• _YOUR TASKS_
**a)** In the opinion piece on the anti-terror law amendment, which chapter of the existing act already allows the government to prosecute someone who indulges in terrorist activities?
**b)** Write the next part of the opinion piece on the anti-terror law amendment, following on from its last sentence.

• _SOURCE EXTRACT_
%%
It also enables the government to earmark someone as a terrorist with such arbitrarity that due trial, prosecution and conviction can be notwithstood and outright disregarded. The law comes in wake of amendment to the Right to Information Act, seen as a quasi-fundamental Right to citizens. This pattern of prompt amendments to laws vital to freedom and transparency, are seen as attempts to tamper with democracy and violate the de facto powers vested in the citizenry by the constitution and the democratic setup.

What is alarming, is that the government already possesses the right to prosecute someone who indulges in terrorist activities, vide Chapter Four of the existing act, whereby arrests obeying due process, and subsequent conviction by the judiciary based on substantiating evidence, can be fluidly made. Indian apical legal system, in spite of its flaws, is a well-oiled machinery, one of the fairest and most competent in the world. So amending the existing provisions seems to accomplish no relevant protective purpose at all.

The vital and pernicious difference however, is the ability to arbitrarily label an individual citizen as terrorist on wide bases or none at all. This can be used to enact a veritable "name-and-shame" campaign, a systematic smear campaign whereby political opponents, critics and dissidents can potentially be defamed and their kith and kin forced to withstand popular ostracisation and endure prolonged mental toll. It can spell doom for relatives, who'll risk outright social boycott and jeopardise their very sustenance. Social stigma is a dangerous parasite in India - it cripples the individual, starving them mentally and emotionally. Designations become ideal tools for exacting vendetta by exerting remote mental torment and emotional deprivement.

For the mere sake of this "designation", a public label, the government is motivated to holistically burden all concerned institutions, from the valuably ration-timed Parliament to the pertinent enforcement authorities with a superfluous legislation. The motivation behind undertaking this trivial-seeming toil is not very hard to speculate about. It can make earmarked dissidents crumble - having difficulty finding a place to inhabit, making it impossible to admit their children to schools, or survive the shaming, making it impossible to get conventional jobs, and so on. In essence, affiliation or link with a terror outfit or faction, and evidence of direct perpetration of terror activities is not a necessary incriminating ground to explicitly declare and prosecute someone as a terrorist.
%%
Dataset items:
%%
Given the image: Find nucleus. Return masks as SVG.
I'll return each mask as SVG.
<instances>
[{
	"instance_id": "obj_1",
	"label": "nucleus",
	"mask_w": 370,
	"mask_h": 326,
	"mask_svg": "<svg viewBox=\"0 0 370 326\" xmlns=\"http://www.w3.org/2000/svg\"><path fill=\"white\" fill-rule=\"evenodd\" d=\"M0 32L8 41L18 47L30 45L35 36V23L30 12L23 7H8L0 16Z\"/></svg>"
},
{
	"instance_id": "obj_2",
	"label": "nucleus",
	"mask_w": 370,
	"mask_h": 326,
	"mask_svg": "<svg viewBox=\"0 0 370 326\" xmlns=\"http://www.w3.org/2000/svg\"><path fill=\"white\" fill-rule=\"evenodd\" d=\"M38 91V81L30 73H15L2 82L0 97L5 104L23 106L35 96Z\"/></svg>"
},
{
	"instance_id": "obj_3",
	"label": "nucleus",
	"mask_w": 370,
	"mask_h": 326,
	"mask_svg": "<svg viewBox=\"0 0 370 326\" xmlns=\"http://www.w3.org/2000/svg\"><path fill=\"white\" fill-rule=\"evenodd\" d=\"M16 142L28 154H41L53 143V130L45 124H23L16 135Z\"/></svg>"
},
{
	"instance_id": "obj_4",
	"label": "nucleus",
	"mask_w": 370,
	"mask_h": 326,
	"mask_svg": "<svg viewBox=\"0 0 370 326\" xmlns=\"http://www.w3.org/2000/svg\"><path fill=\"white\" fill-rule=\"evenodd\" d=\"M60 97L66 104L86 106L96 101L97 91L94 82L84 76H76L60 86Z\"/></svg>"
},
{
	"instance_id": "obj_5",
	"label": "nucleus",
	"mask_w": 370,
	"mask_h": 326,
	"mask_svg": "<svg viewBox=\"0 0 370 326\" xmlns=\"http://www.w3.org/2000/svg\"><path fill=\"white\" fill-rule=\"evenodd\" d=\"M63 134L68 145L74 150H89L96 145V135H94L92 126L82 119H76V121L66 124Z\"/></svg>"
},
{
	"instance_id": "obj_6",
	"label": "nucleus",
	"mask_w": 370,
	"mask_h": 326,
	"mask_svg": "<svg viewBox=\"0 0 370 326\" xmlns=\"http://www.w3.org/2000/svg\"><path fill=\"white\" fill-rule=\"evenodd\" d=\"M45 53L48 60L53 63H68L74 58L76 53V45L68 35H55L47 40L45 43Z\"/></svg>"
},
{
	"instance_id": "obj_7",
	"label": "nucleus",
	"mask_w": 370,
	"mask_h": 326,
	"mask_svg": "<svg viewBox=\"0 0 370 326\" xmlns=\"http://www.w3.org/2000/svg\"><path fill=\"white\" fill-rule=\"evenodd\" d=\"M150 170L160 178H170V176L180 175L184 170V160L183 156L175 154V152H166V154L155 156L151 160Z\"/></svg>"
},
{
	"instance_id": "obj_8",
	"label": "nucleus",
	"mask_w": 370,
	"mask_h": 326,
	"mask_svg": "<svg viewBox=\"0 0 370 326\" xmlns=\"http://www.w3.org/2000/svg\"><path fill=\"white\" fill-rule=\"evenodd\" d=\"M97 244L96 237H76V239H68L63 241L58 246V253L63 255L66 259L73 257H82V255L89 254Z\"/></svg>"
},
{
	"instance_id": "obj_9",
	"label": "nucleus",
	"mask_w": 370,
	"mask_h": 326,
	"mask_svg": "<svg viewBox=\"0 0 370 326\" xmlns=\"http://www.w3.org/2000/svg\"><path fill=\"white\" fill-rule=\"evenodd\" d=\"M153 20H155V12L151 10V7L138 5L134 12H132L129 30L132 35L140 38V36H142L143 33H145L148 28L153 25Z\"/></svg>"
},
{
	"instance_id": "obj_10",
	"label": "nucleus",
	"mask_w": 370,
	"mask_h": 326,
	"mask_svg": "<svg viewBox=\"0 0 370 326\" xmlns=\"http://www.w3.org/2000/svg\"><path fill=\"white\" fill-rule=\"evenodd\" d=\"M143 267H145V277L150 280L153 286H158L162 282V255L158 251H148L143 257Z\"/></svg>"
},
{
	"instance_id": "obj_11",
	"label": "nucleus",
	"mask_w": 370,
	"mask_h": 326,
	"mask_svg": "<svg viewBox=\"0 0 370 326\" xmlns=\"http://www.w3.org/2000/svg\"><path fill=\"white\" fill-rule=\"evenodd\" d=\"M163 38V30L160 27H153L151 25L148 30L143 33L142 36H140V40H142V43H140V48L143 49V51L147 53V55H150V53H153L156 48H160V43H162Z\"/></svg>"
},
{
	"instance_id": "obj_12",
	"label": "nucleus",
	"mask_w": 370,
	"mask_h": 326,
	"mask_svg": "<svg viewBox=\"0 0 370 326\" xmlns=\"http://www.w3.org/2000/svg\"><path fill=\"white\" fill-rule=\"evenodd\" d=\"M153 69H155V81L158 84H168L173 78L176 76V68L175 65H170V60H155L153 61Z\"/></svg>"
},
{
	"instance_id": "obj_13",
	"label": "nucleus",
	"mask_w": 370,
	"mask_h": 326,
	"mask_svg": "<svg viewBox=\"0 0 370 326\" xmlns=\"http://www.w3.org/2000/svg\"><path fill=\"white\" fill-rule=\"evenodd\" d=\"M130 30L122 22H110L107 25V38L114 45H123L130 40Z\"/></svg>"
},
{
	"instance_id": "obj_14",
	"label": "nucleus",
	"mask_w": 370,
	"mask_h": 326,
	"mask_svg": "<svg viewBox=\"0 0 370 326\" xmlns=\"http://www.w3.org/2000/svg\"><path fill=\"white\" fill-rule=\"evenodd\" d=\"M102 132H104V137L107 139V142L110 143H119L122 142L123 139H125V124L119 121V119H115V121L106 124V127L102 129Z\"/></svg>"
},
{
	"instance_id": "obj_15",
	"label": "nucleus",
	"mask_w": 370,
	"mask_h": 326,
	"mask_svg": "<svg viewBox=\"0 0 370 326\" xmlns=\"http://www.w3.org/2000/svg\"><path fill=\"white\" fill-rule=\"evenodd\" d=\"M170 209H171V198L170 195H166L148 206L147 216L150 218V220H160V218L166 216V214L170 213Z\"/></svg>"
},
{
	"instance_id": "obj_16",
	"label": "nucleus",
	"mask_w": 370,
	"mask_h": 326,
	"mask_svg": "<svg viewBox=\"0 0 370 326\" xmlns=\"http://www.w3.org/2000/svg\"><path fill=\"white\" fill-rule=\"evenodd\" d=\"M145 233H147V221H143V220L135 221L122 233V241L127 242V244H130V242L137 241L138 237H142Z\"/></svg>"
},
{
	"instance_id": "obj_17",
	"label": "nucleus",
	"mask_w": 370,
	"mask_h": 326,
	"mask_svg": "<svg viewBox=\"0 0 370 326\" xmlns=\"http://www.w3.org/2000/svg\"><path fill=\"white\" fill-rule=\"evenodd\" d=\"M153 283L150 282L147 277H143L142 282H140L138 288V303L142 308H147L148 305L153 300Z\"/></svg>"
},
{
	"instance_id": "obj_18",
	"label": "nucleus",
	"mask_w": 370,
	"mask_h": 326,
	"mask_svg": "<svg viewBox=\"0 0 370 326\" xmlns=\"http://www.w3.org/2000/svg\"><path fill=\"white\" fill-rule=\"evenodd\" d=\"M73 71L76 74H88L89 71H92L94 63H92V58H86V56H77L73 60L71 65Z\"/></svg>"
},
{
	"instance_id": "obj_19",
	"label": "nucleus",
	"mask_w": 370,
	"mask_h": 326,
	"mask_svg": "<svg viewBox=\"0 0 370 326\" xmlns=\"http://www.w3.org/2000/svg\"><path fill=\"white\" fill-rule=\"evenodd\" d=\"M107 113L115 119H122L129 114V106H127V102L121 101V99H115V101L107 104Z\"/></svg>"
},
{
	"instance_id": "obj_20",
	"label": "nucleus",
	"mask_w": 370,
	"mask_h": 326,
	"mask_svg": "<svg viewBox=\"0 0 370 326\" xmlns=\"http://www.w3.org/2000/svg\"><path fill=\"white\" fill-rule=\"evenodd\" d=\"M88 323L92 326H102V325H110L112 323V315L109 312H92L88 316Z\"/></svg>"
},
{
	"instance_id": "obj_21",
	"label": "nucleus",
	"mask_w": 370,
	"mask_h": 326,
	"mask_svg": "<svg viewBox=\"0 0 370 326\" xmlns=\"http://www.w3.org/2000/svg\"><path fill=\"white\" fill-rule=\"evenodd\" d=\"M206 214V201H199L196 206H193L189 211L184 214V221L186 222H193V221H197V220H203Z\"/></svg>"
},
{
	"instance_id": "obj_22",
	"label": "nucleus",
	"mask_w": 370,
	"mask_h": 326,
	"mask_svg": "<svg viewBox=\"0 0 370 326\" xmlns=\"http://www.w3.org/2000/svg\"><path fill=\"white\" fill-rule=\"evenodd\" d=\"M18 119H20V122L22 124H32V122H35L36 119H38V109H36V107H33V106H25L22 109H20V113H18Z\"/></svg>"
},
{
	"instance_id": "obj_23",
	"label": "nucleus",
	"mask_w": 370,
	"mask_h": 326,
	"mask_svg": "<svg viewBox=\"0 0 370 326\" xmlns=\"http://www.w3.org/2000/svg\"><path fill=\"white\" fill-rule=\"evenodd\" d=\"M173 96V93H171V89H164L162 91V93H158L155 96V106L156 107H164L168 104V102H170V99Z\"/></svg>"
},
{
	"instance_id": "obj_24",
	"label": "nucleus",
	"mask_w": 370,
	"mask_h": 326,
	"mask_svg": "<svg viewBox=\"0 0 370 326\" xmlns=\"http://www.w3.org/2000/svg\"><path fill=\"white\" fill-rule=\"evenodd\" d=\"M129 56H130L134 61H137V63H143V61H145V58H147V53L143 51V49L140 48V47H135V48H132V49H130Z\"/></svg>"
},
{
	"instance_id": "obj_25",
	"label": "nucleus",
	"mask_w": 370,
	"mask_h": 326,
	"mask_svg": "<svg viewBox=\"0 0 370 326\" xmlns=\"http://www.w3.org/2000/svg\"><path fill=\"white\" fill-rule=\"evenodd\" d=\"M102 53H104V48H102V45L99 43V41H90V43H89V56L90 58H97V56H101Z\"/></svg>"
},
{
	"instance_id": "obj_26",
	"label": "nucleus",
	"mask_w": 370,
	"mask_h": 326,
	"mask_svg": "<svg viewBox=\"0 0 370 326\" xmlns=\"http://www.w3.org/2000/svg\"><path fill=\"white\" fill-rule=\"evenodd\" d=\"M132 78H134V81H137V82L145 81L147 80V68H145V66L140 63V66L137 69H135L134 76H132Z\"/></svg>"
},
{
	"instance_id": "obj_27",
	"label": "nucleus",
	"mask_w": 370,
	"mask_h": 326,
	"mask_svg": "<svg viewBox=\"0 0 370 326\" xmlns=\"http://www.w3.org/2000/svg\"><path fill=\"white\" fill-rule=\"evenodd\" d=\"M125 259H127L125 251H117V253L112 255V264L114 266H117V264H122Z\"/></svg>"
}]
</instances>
%%
• _TASK-BY-TASK OUTPUTS_
**a)** Chapter Four

**b)**
In his elucidation of the bill in the assembly, Indian Home Minister Amit Shah stated that those who try to disseminate "the literature and theory of terrorism", would also be labelled as terrorists, and treated such. He audaciously proclaimed propaganda to be the root of terror. With imprisonment of community leaders and social workers and reformers, involved in tribal (indigenous people's) movements, dalit movements, and marxist preaching, it is ghastly to wonder, the predicament of their likes once the Act comes into force. The Act also grants the National Investigative Agency extraordinary powers to enforce its will, and likely indirectly that of the ruling administration supervising them. All in all, the law is a perfect instrument of suppression - one that curbs the scope of individual rights and government organs alike, and goes against everything that a democracy stands for, assailing its very pillars, and undermining its core values and virtues.

The law is reminiscent of the draconian ways of the British Raj, whereby any popular peaceful but resolute dissident, whose growing influence perturbed the colonial authorities, would be branded a terrorist, in a bid to enact his social boycott, at least a preemptive, safety-considerate distancing, and be accused of indulging in a conspiracy with no substantial evidence. It ticks out all the relevant checkboxes of historical indicators of fascism, and is an early instalment in the systematic exploitation of majoritarianism to compromise and jeopardise the world's largest democracy.